Илья отправил документы заказным письмом и ждал уведомление о получении пакета приёмной комиссией Ленинградского университета. В пакет была вложена автобиография как необходимый документ при поступлении. Илья кратко изложил историю своей жизни, что он практически всю жизнь до 19 лет провёл в разных детских домах, хотя отец его жив, но живёт с другой семьёй. Дочка Ильи через сорок лет в архивах Университета найдёт эту автобиографию при снятии копии ведомости оценок по всем предметам и всплакнёт от жалости к отцу, бывшему детдомовцу.

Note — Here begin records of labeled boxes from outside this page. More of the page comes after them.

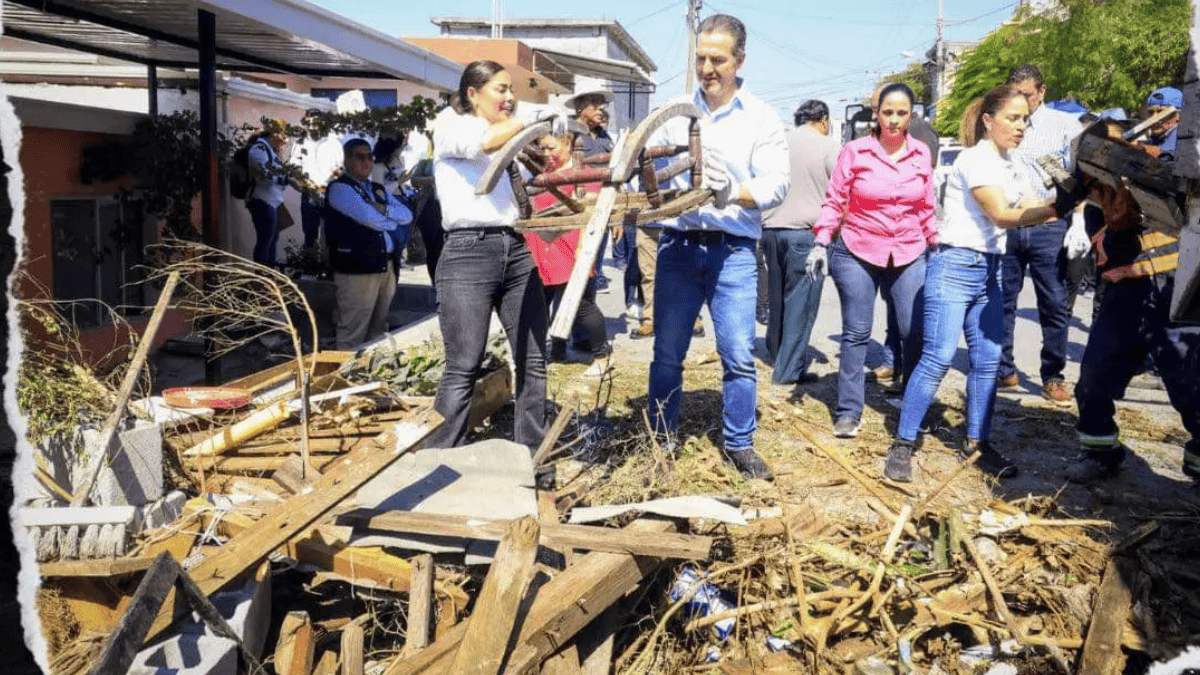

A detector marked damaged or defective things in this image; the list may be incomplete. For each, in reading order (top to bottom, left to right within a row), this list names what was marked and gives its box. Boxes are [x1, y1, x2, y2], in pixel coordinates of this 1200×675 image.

torn wooden post [72, 269, 178, 504]
splintered wood beam [141, 403, 441, 638]
torn wooden post [141, 401, 441, 643]
broken wooden plank [144, 403, 444, 638]
torn wooden post [274, 610, 314, 672]
torn wooden post [274, 454, 324, 492]
torn wooden post [340, 619, 362, 672]
torn wooden post [408, 552, 436, 653]
broken wooden plank [408, 552, 436, 653]
splintered wood beam [446, 514, 540, 672]
torn wooden post [448, 514, 542, 672]
broken wooden plank [448, 516, 542, 672]
broken wooden plank [343, 509, 705, 557]
splintered wood beam [340, 509, 710, 557]
torn wooden post [340, 509, 710, 557]
splintered wood beam [381, 516, 676, 672]
broken wooden plank [388, 516, 681, 667]
torn wooden post [388, 516, 681, 667]
torn wooden post [1080, 557, 1132, 672]
broken wooden plank [1080, 557, 1132, 672]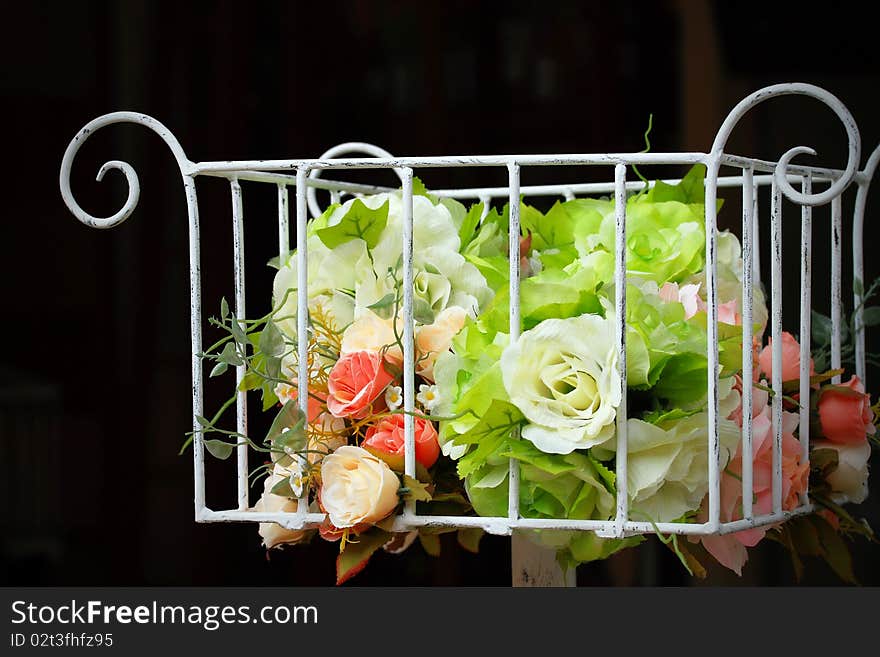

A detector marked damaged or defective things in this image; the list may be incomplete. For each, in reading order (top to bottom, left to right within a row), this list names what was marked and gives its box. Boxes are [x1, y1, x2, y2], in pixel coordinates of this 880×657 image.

chipped white paint [60, 83, 872, 584]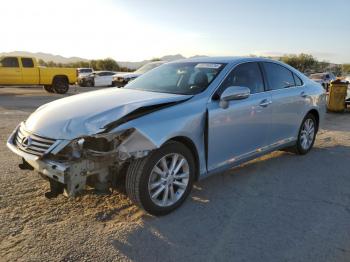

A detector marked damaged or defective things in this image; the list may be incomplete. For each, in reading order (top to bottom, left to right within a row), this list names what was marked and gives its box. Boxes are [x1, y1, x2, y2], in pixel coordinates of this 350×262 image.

broken grille [14, 126, 56, 157]
crushed hood [25, 88, 191, 140]
damaged lexus es [7, 57, 326, 215]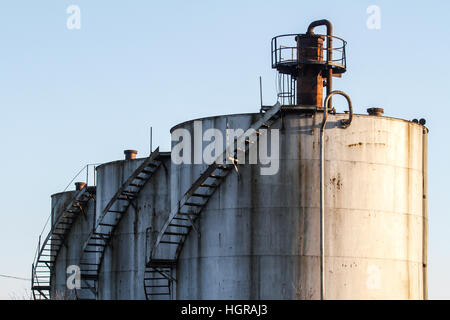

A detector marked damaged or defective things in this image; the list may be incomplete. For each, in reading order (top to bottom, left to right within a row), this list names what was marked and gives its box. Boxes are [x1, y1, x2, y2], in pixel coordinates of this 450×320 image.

rusty metal tank [171, 110, 428, 300]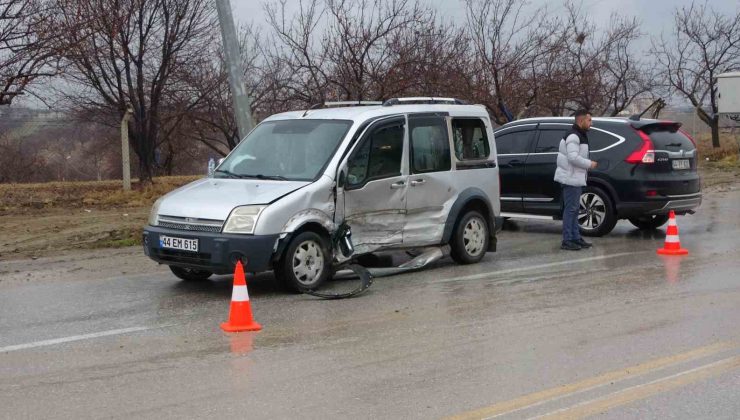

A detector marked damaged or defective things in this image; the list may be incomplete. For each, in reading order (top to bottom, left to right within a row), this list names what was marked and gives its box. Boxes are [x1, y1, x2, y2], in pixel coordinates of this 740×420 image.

damaged silver van [143, 97, 502, 290]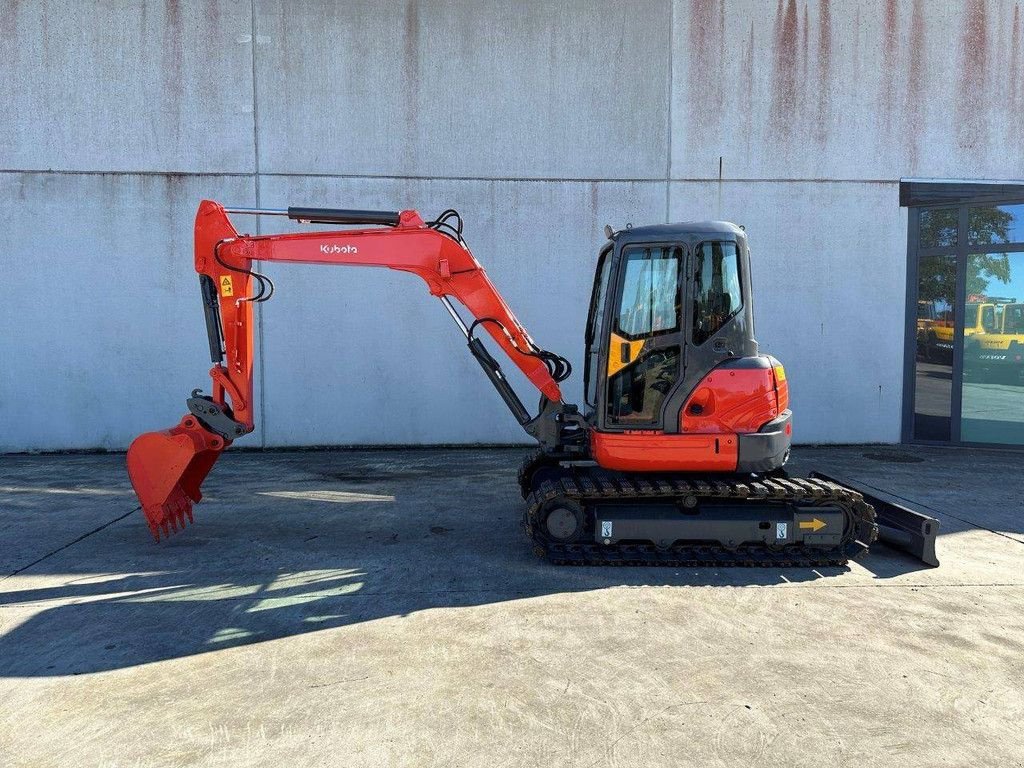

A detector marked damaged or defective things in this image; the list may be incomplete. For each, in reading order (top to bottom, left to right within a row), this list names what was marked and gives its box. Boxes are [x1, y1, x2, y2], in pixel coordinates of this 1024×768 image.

rust stain [688, 0, 728, 153]
rust stain [768, 0, 800, 139]
rust stain [816, 0, 832, 146]
rust stain [904, 0, 928, 169]
rust stain [956, 0, 988, 151]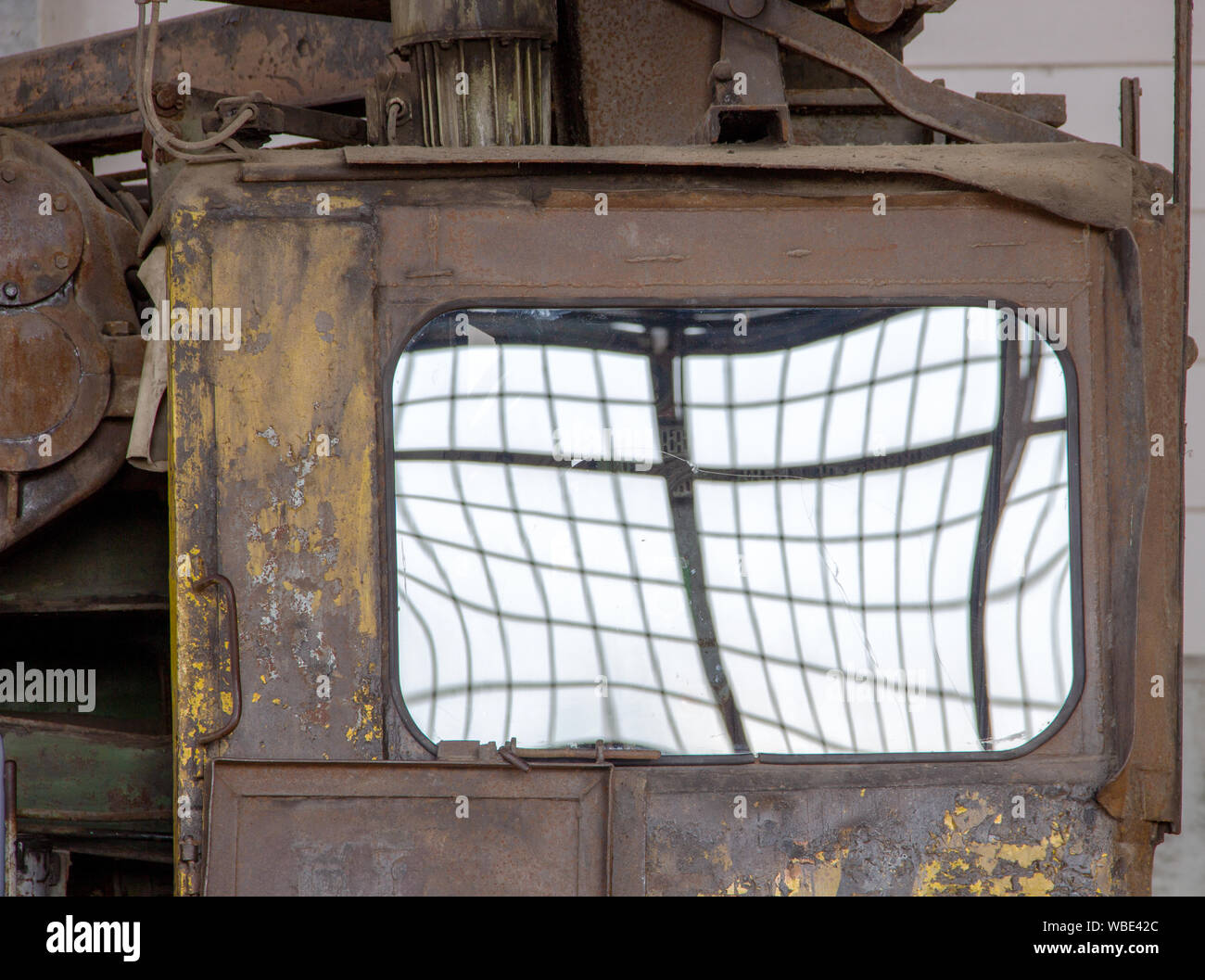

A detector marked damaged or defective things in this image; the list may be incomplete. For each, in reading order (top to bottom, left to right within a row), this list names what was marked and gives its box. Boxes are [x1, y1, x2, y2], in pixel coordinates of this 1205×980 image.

rusted metal panel [204, 757, 612, 897]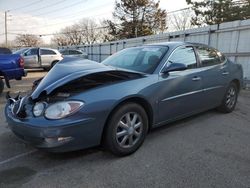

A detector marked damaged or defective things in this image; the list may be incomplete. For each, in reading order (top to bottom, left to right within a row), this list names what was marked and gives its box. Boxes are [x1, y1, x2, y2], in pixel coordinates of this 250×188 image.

crumpled hood [30, 58, 115, 100]
damaged blue-gray sedan [4, 42, 242, 156]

Выпускной вечер проходил во Дворце культуры «Комсомолец», который находился на Советской улице, на противоположной стороне улицы, где было здание детского дома. Тамбов в те годы представлял собой обычный провинциальный тихий город, где никогда не было трамваев. Если посмотреть на него со стороны соснового бора за рекой с массой дач и пионерских лагерей, то вечером взору открывалась диорама сверкающих электрических огней, огромный полукруг города. Тамбов стоял как бы на холме, под которым спокойно текла река Цна. Цну летом изредка бороздили моторные лодки, обычные лодки с вёслами, которые жители брали на прокат с лодочной станции или держали как собственность у причалов. Через реку было переброшено несколько  деревянных мостов. Это была восточная часть города, в западной части проходила железная дорога, был вокзал, возле вокзала на площади гостиница «Цна», типичная провинциальная гостиница, с уютным холлом и деревянной лестницей, на которой на подставках стояли горшки с цветами. Тут же в прихожей гостиницы рос огромнейший фикус. В городе было три стадиона: «Динамо», «Спартак» и «Комсомолец», площадь Ленина с памятником великому вождю,  несколько кинотеатров, домов и дворцов культуры, а также драматический театр. Школьники были активными участниками Олимпиад, Спартакиад, демонстраций. Все эти спортивные, культурные  и общественные мероприятия были обязательными, и присутствие на них гарантировалось под расписку. Школу обязывали собирать макулатуру и металлолом, и между классами устраивались соревнования по количеству сданного утильсырья. Всё это воспринималось как само собой разумеющееся, как руководство со стороны КПСС.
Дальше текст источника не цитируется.